## Given instruction 1
Please gather every line of the entries that contains the word "window".

## Source text
-- Start --

Yes, You Should Recycle, but NO, it is not Enough
America Recycles Day (11/15/2025) posts and articles are usually all pep rallyish — “Hip hip hooray for recycling!” This one will be an anomaly.
Despite decades of recycling and recycling education, according to a study by Keep America Beautiful, the national recycling rate is only 32% despite the fact that a 2020 survey by the Recycling Partnership showed that “85% of Americans strongly believe in recycling.”
More importantly, 3% of the waste produced in the US is MSW (Municipal Solid Waste), the kind discarded by individual households; the other 97% is industrial waste. This basically means that even if every household in America recycled every item that was recyclable from their household, it would only make a small dent in the bigger waste picture.
This is not to say that you should abandon recycling. Recycling has a place in our ongoing attempt to make our planet and us healthier, but that place is behind, way, way behind, reducing and reusing. Reducing consumption, and thus waste, and convincing others to do so as well, is the most important thing you can do to improve our waste problem.
That said, every bit does count. And the more that is recycled, the less virgin material is necessary to make products, and the less industrial production and thus industrial waste there is. I will come back to reduction in a minute, but first let’s go over what can be recycled in your curbside bins.
What should I recycle?
Recycle cardboard (emptied of all packing materials), paper, aluminum and steel cans (emptied of all liquid/food), and glass bottles and jars (emptied of all liquid/food with lids off). In our area, cartons (milk cartons, soup boxes, and juice boxes — not the pouches) can be recycled as well when they are empty and rinsed out. There are facilities that can process these items and markets where they can be sold, and they do get recycled. Aluminum usually sells for the highest price per ton. And, items made from recycled aluminum require 95% less energy to produce than aluminum made from virgin materials. So it is definitely worth it to retrieve and recycle aluminum cans you find on the street or in a public trash can.
Recycling cardboard, paper, aluminum and steel cans, and glass bottles protects the environment: fewer trees get cut down when paper is recycled, less raw material is mined for when aluminum and steel cans are recycled, etc. Also, in all cases, less water and energy is used to make products from recycled material than from virgin material.
Plastic items deserve multiple Dickensian length books devoted to them as they have a Dickensian story to go with them. But for now, here is a quick summary of the issues with plastics recycling.

-- End --

## Materials provided
-- Start --

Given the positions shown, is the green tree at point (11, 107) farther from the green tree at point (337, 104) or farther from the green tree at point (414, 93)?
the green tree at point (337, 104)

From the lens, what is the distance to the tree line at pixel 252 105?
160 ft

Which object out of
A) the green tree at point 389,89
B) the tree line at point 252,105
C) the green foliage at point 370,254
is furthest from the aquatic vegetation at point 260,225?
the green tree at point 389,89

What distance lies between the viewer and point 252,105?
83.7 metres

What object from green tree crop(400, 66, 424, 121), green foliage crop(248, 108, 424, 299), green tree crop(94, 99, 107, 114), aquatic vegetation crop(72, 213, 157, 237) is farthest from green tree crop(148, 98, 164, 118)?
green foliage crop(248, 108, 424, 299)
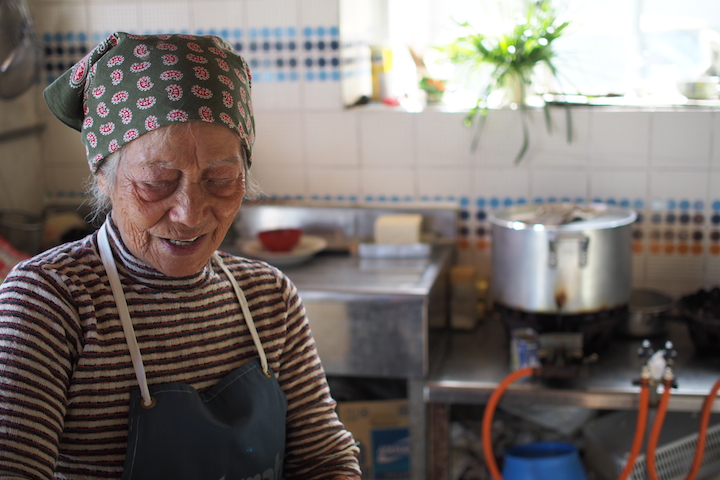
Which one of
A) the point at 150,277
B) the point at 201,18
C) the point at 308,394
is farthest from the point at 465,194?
the point at 150,277

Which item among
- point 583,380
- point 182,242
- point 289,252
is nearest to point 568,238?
point 583,380

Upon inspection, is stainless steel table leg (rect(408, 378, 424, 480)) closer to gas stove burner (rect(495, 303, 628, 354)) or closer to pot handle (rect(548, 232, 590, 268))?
gas stove burner (rect(495, 303, 628, 354))

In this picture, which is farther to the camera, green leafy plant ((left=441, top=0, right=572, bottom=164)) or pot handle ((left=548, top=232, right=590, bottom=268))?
green leafy plant ((left=441, top=0, right=572, bottom=164))

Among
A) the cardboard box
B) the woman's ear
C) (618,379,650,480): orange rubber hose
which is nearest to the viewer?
the woman's ear

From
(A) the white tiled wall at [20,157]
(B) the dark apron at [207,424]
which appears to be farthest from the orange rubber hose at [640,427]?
(A) the white tiled wall at [20,157]

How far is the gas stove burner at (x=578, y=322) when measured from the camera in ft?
6.30

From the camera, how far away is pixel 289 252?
7.43 feet

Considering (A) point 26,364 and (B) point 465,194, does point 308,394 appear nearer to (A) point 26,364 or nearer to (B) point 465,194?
(A) point 26,364

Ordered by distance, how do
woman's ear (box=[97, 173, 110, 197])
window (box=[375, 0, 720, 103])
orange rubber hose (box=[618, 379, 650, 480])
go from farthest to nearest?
window (box=[375, 0, 720, 103]), orange rubber hose (box=[618, 379, 650, 480]), woman's ear (box=[97, 173, 110, 197])

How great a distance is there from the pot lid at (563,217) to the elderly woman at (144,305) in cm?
100

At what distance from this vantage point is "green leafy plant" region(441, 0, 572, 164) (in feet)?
7.43

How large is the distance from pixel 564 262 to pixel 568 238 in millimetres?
63

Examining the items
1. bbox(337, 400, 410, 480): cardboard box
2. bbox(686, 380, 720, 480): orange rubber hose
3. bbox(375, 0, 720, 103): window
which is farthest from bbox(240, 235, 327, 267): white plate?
bbox(686, 380, 720, 480): orange rubber hose

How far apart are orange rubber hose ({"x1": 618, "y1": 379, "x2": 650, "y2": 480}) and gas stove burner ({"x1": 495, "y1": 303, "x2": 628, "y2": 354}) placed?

-- End --

## Given instruction 2
Write the next part of the recycling article, continuing after its final sentence.

## Final result 1
window (box=[375, 0, 720, 103])
window (box=[375, 0, 720, 103]), orange rubber hose (box=[618, 379, 650, 480]), woman's ear (box=[97, 173, 110, 197])
3. bbox(375, 0, 720, 103): window

## Final result 2
Early on, the plastics industry realized that recycling plastics was never going to work, but they promoted it anyway so they could keep increasing plastics production by convincing consumers that it was consumers and their failure to recycle that was the cause of all the plastic waste blowing around on roadsides and beaches, not the flooding of our world with plastics by industry.
Despite over 50 years of industry’s touting of recycling as the answer to the glut of plastics, decades after plastic recycling began, only 5% of plastics gets recycled in the US.
Almost every single piece of plastic ever produced is still around somewhere, either wrapped around some poor sea turtle’s neck in the ocean or snowing down on the arctic in the form of microplastics or in the placenta of some pregnant mother out there.
Plastics do not biodegrade — they hang around breaking down into increasingly smaller pieces, becoming microplastics and nanoplastics. They fill our oceans, our air, our soil and us. On average, we ingest about a credit card’s worth of these plastics per week.
Some plastics can be recycled. #1, #2, and #5 plastic bottles, jugs and jars (do not put plastic bags/plastic film in your curbside bin) currently have a market in the Houston area and are being recycled. Numbers 3,4, and 7 plastic containers rarely have a market and often end up in the landfill, or worse, in an incinerator, despite the fact you put them in your recycling bin. #6 is not recyclable and should definitely be avoided.
Because plastic bottles, bags, etc. shed microplastics and because recycling plastics produces a lot of microplastics, some experts are beginning to think it would be better to avoid plastic containers and packaging, and dispose of all single-use plastics that you can’t avoid in the landfill to stop the release of microplastics into the environment caused by plastic recycling and thus slow the increase of microplastics in our environment.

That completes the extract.